【病院通いになる前に健康寿命を伸ばす! プレメディカルケア】

 スポーツトレーナー・永井正彦氏が実際の相談事例をもとに解説する健康アドバイス企画。今回のお悩みは“起床時のしびれ”です。

【お悩み】起床時、肩から腕にかけてしびれが出ます。無理なく和らげる方法は?(40代女性)

【アドバイス】布団の中であおむけになり、両手をグーパーしてから起床してください。

【解説】毎朝、肩から腕にかけてしびれが出るという主婦の方からの相談でした。

 要因は寝返りをほとんど打たず、同じ姿勢のまま寝ていることが考えられました。

 あおむけなら頭を枕に押し付けたまま、うつぶせなら首をねじったままといったように、同じ姿勢で寝ていると疲れが取れるどころか体に負荷がかかりっぱなしの状態です。

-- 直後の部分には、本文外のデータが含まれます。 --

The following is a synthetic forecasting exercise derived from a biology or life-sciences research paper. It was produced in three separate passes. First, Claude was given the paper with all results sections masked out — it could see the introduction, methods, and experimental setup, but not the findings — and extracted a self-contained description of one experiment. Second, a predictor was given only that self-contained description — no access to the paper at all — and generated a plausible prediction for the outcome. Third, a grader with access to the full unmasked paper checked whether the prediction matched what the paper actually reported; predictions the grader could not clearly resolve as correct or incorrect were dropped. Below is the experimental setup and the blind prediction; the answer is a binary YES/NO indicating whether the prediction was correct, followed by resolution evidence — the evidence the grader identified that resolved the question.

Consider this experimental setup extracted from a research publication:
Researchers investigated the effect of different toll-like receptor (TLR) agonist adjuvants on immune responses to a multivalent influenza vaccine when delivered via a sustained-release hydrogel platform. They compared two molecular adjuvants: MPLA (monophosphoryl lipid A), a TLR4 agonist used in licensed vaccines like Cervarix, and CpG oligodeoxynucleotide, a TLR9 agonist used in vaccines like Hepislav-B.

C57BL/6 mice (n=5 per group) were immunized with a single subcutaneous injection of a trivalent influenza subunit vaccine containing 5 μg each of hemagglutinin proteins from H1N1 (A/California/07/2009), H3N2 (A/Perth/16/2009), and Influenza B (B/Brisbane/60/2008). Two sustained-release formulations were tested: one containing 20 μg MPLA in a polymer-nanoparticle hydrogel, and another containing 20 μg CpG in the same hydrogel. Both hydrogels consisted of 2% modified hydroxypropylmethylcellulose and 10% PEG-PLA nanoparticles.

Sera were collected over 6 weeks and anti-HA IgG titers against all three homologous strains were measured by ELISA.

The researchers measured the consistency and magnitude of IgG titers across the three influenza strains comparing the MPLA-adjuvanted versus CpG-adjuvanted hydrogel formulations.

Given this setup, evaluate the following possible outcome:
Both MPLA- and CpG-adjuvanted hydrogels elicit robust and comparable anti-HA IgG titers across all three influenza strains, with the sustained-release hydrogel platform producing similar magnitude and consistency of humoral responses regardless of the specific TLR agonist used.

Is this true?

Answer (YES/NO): NO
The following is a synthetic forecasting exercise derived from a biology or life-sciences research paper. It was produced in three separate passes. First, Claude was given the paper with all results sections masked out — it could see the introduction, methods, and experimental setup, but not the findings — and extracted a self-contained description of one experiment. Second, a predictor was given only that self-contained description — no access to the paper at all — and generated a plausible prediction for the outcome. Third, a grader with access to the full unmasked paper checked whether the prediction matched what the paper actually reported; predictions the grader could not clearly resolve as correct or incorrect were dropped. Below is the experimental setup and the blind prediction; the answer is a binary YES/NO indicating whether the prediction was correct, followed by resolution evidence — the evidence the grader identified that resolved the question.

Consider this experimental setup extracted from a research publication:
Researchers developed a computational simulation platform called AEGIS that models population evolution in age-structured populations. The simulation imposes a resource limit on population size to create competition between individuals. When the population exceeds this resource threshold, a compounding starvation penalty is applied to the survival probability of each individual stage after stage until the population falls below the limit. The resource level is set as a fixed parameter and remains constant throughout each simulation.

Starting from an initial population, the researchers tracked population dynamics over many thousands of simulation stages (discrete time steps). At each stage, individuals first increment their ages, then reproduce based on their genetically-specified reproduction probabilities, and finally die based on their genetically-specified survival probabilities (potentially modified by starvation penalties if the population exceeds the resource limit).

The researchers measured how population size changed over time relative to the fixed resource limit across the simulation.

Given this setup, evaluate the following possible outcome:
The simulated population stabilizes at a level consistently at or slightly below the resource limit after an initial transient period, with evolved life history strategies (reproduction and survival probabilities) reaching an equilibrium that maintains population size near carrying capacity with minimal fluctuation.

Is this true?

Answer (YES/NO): NO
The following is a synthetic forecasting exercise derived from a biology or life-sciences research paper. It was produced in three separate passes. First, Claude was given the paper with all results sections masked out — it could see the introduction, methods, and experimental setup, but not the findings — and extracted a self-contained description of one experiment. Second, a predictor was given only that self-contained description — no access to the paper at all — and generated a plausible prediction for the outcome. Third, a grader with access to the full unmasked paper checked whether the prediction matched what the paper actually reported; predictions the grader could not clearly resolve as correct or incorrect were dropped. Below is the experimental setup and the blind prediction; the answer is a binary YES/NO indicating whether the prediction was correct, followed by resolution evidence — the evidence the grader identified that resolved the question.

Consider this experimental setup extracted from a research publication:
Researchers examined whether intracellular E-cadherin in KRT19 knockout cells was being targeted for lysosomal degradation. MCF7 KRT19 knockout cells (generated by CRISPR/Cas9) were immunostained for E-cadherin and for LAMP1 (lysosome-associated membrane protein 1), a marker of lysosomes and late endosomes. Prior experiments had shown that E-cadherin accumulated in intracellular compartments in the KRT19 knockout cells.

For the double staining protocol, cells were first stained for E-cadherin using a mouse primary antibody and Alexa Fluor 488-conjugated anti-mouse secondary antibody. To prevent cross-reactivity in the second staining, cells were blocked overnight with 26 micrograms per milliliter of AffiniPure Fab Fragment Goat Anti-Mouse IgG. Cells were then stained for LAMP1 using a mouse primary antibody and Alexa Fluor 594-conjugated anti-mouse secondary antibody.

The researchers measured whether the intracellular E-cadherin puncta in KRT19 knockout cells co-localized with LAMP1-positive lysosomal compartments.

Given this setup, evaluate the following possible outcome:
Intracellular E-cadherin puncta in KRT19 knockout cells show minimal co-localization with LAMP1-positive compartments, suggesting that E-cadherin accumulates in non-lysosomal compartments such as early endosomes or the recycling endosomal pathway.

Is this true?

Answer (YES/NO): YES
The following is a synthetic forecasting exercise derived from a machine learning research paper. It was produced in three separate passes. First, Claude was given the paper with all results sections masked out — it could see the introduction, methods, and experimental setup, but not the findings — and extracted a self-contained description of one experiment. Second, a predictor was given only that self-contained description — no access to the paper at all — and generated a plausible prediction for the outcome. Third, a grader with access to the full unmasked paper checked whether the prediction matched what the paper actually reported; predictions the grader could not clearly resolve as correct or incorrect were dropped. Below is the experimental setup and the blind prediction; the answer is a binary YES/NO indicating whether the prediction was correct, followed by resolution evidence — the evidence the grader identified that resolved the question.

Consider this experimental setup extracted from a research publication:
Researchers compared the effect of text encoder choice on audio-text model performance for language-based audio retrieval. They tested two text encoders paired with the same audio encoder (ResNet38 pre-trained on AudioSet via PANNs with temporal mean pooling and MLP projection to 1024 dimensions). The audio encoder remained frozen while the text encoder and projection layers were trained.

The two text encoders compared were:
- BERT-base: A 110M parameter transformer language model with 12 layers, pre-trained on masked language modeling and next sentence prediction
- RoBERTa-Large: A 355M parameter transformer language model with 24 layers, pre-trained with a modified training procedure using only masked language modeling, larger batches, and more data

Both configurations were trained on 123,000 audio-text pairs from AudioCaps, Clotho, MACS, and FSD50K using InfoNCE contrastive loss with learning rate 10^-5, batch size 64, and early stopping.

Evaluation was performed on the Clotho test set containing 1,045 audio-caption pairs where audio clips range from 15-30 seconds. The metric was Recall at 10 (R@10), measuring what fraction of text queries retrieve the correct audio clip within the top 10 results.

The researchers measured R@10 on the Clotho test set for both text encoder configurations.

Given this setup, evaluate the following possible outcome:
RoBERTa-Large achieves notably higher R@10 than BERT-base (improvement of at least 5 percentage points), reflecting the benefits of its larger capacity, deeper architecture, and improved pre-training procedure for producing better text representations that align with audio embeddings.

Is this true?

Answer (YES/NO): NO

 この女性はいつもうつぶせで寝ているそうで、肩から腕にかけてしびれが出ているということは、首の寝違えを起こす前段階です。起床後はすぐに体を起こさずに布団の中であおむけになり、手をなるべく強く握って、ゆっくり開く。緊張状態をゆっくり弛緩させるイメージで、深呼吸しながら2~3回、ひざを立てた状態でゆっくり行えば、腰に負担をかけることもなくしびれを和らげることができます。

 そしてあおむけでひざを立てた状態のまま、肩の上げ下げをゆっくり5回行ってから、腋窩(えきか)神経のあるワキの下を手のひら全体を使って軽くもむと、起床後の動きもスムーズになります。

 冬場は夏場より寝返りが減りがちなので、苦しい姿勢のまま寝ている人は多くいます。痛みやしびれがなくても、起床時にこのストレッチを行うと体全体の緊張がほどけるので、一日の始まりがスムーズになるでしょう。